Just as the last floppo hashtag, #WeStandWithUkraine, didn’t actually involve standing with Ukraine, so #BringBackOurGirls doesn’t require bringing back our girls. There are only a half-dozen special forces around the planet capable of doing that without getting most or all of the hostages killed: the British, the French, the Americans, Israelis, Germans, Aussies, maybe a couple of others. So, unless something of that nature is being lined up, those schoolgirls are headed into slavery, and the wretched pleading passivity of Mrs Obama’s hashtag is just a form of moral preening.
But then what isn’t? The blogger Daniel Payne wrote this week that “modern liberalism, at its core, is an ideology of talking, not doing”. He was musing on a press release for some or other “Day of Action” that is, as usual, a day of inaction:
✦ Diverse grassroots groups are organizing and participating in events such as walks, rallies and concerts and calling on government to reduce climate pollution, transition off fossil fuels and commit to a clean energy future.
It’s that easy! You go to a concert and someone “calls on government” to do something, and the world gets fixed.

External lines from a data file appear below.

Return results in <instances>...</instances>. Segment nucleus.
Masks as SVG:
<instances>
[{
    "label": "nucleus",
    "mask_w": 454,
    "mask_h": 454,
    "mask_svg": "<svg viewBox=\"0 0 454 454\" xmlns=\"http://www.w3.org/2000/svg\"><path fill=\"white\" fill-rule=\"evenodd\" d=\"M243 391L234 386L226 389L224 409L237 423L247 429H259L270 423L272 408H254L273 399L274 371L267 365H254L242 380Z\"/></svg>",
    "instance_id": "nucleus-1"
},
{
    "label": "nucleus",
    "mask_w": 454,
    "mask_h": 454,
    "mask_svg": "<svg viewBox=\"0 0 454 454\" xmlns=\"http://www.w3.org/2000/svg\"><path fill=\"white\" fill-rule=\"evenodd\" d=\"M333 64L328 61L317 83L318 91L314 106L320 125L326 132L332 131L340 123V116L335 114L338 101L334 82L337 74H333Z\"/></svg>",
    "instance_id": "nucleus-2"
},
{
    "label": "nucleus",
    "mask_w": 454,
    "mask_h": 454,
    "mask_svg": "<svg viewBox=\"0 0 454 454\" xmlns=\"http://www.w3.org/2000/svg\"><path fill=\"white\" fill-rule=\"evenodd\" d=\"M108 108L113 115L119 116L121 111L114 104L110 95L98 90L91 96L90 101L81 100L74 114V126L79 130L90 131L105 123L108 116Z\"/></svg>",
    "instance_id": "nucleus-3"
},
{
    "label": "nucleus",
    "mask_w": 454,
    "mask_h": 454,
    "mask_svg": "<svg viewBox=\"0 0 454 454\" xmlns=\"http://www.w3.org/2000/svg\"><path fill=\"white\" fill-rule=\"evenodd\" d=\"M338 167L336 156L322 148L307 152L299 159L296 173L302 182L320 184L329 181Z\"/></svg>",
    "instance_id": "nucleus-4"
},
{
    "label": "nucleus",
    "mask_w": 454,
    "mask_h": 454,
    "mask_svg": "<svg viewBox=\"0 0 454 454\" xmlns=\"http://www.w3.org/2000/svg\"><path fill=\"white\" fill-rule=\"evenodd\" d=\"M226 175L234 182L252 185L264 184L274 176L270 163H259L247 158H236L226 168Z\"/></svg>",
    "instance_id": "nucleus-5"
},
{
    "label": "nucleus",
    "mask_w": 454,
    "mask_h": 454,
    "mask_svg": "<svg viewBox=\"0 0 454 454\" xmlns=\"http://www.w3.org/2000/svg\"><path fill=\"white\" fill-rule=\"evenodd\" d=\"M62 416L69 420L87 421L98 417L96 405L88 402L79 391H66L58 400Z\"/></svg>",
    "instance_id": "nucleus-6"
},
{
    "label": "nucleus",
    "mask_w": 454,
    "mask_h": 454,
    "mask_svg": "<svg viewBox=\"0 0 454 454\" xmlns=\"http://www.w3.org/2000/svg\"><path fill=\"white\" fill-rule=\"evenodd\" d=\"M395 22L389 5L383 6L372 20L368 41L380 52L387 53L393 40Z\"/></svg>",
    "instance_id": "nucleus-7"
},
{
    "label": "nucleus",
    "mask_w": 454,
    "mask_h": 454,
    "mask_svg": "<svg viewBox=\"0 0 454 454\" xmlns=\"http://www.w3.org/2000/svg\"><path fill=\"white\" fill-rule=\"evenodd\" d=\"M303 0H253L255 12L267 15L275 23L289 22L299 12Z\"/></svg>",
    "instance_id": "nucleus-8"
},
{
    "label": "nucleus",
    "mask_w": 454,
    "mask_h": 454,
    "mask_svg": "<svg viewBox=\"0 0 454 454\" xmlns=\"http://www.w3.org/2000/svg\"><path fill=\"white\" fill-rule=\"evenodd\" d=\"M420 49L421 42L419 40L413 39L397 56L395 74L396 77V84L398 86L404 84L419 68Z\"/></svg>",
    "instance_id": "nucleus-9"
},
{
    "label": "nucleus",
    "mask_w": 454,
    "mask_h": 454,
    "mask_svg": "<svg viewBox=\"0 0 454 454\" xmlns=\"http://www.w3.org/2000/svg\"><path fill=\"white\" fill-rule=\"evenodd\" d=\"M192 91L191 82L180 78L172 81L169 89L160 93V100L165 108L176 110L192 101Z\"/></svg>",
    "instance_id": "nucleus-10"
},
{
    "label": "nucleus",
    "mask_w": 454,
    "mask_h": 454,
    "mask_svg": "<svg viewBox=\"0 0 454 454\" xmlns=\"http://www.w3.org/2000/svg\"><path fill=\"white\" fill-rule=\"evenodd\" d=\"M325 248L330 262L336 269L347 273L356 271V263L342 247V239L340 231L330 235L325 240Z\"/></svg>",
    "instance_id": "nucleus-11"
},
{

There’s something slightly weird about taking a hashtag – which on the Internet at least has a functional purpose – and getting a big black felt marker and writing it on a piece of cardboard and holding it up, as if somehow the comforting props of social media can be extended beyond the computer and out into the real world. Maybe the talismanic hashtag never required a computer in the first place. Maybe way back during the Don Pacifico showdown all Lord Palmerston had to do was tell the Greeks #BringBackOurJew.
As Mr Payne notes, these days progressive “action” just requires “calling on government” to act. But it’s sobering to reflect that the urge to call on someone else to do something is now so reflexive and ingrained that even “the government” – or in this case the wife of “the government” – is now calling on someone else to do something…
~Arguments about why Hillary Clinton refused to put Boko Haram on the State Department terror list are about as useful as an Obama hashtag right now. But it is worth remembering that the group’s first terrorism attack was a recent as 2011. They are, therefore, part of the same metastasization of jihadist violence throughout the northern half of the African continent as the Benghazi assault and the Kenyan shopping-mall attack. This growth of al-Qaeda affiliates went on throughout almost the entirety of Obama’s first term, but because Joe Biden had a cute line (“bin Laden is dead and General Motors is alive”) nobody paid any attention to it. #NothingToSeeHere.